I think a lot of people feel threatened by it. A lot of my guy friends crack jokes about going to their penis diaries rehearsals. It really is an important issue for women to feel like they can talk about their own bodies and have ownership about them. I want everyone to come see it.

jamieJamie Hadwin, Treasurer of WPAC, cast member, “Introduction”

Senior, Strategic Communications

Prior to The Vagina Monologues, were you involved in any organizations in high school or college before now that addressed women’s issues?

It wasn’t until I returned to college in 2013 that I began to get involved with women’s issues through an organization called the Women’s Resource Center at OSU, which is now WPAC. I wish I had sooner though. I feel like I’ve always held feminist ideas, but I never was around a group of people I could talk about those ideas around. Which is a shame, because I’ve never felt more confident about myself than I do now.

When you learned about The Vagina Monologues at OSU, was it something you had to think about before you decided to do it? Or when you saw WPAC was auditioning for cast members, was it something that immediately struck a chord with you?

Because of my involvement with WPAC, there was no question I was going to be involved with the productions. I did, however, want to extend the opportunity to read a monologue to any person who auditioned before I chose one. Three WPAC members chose to do the ‘Introduction’ because we thought it would be a good way to kick off the play and to break the ice for the other people performing. Although, I’d love to perform another monologue, I’m really glad we have such a great cast that took on all the monologues. Maybe next year, I’ll do more!

What do your friends or family think now that they know you’re participating?

Well, I often digress to conversations about gender and sexuality issues while we’re hanging out or enjoying some drinks during our free time. I’m ‘that’ feminist friend! Some of them still feel uncomfortable talking to me about it though. I think it’s just weird for some people to be open about these issues that affect people on a daily basis. That’s why I talk about those issues though. They support me though, regardless. I’m expecting to see a lot of friends in the audience. My family supports me with this and any decision I make for myself, but they won’t be able to attend.

What are you expecting for yourself by participating in The Vagina Monologues?

§ **STUDY QUESTIONS**:
1. According to the interview, what organization did the Women's Resource Center at OSU become?
2. Continue the interview about The Vagina Monologues at OSU from the point where it stops.

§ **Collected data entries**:

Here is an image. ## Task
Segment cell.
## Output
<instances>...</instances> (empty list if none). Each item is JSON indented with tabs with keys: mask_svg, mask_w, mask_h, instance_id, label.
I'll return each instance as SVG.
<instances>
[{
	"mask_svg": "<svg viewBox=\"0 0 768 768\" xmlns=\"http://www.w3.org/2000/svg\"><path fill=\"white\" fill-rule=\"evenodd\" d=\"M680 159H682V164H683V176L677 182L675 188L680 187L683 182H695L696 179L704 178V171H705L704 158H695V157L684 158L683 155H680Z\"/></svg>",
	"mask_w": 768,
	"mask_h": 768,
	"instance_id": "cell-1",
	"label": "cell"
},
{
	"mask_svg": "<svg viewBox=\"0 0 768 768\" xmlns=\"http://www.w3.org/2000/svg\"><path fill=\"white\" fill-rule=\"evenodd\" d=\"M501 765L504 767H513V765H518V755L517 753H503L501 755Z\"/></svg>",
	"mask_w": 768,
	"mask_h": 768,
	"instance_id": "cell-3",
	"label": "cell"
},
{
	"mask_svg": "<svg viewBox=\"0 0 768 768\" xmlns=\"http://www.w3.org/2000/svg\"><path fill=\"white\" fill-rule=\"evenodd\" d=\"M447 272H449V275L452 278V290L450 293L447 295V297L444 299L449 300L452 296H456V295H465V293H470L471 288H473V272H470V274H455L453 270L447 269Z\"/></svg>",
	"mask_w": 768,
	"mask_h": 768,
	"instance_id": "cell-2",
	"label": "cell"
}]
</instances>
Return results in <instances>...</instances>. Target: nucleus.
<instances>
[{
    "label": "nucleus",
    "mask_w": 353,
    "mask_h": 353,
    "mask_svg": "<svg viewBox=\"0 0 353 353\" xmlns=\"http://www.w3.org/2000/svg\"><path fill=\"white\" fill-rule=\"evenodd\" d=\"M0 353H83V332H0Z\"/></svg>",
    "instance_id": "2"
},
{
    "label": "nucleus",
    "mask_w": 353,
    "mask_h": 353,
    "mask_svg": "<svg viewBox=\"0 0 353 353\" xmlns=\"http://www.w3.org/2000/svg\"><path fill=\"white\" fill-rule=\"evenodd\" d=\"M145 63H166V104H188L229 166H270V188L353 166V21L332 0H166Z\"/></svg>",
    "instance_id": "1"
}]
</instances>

§ **RESPONSES BY ITEM NUMBER**:
1. WPAC

2.
I have to give it to Anna, our director. She has been really great about making this production about building a community and not just performing a play. It’s been great to be around a group of people that I can talk freely to about issues that we all want to talk about. I look forward to carrying that level of honesty into the production and beyond.

What do you hope the people who are attending are able to take away from the play?

I want people to realize that it’s OK to talk about these issues in a healthy way. Gender and sexuality issues are nothing to be ashamed about! We live in a society that tries to push topics under the rug for our own selfish reasons. A good example is the infamous ‘Birds and the Bees’ talk…parents hope to avoid the talk because it makes the parents uncomfortable, not the children. The children are the ones asking about it!

For people who don’t think The Vagina Monologues apply to them or think it’s something that needs to be talked about, what would you say to them about why the play is important?

Although The Vagina Monologues primarily focuses on the experiences of being a woman and/or having a vagina, being able to have an open conversation about this issue will more likely lead to having an open conversation about other important issues. Many women are ashamed to even hear the word ‘vagina’ although they all have one! By being ashamed of their vaginas, they’re in essence ashamed of themselves. That really sucks to hear! For men, attending the play or becoming involved in women’s issues helps you to (1) help your female friends, girlfriends, wives, colleagues, etc. have a better self-image and (2) understanding women’s issues allows you to better understand men’s issues as well, because ultimately we’re talking about GENDER ISSUES here. It takes women AND men to work on these issues. It’s not a one-way street.